## Problem 1
Name every person the publisher's description of the sextant book lists among its protagonists.

## Document passage
Présentation de l'éditeur

With 2014 marking the tercentenary of the Longitude Act, this eloquent celebration of the sextant tells the story of this elegant instrument and explores its vital role in man’s attempts to map the world.

This is the story of an instrument that changed the world. In prose as crisp as the book’s subject, David Barrie tells how and why the sextant was invented; how offshore navigators depended on it for their lives in wild and dangerous seas until the advent of GPS – and the sextant’s vital role in the history of exploration. Much of the book is set amidst the waves of the Pacific Ocean as explorers searched for the great southern ocean, charted the coasts of Australia, New Zealand, Canada, Alaska as well as the Pacific islands. Among the protagonists are Captain James Cook, the great French navigator, La Pérouse, who built on Cook's work in the exploring the Pacific during the 1780s, but never made it home, George Vancouver, Matthew Flinders – the first man to circumnavigate Australia, Robert FitzRoy of the Beagle, Joshua Slocum, the redoubtable old ‘lunarian’ and successful pilot of a small boat across the wild Southern Ocean and Frank Worsley of the Endurance.

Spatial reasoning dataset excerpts
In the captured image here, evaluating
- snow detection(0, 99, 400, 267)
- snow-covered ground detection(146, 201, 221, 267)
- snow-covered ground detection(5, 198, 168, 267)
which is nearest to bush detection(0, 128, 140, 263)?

## Problem 2
Rename "detection" to "region" everywhere in the listing, and give the listing again with nothing else altered.

## Solution 1
Captain James Cook, La Pérouse, George Vancouver, Matthew Flinders, Robert FitzRoy, Joshua Slocum, Frank Worsley

## Solution 2
In the captured image here, evaluating
- snow region(0, 99, 400, 267)
- snow-covered ground region(146, 201, 221, 267)
- snow-covered ground region(5, 198, 168, 267)
which is nearest to bush region(0, 128, 140, 263)?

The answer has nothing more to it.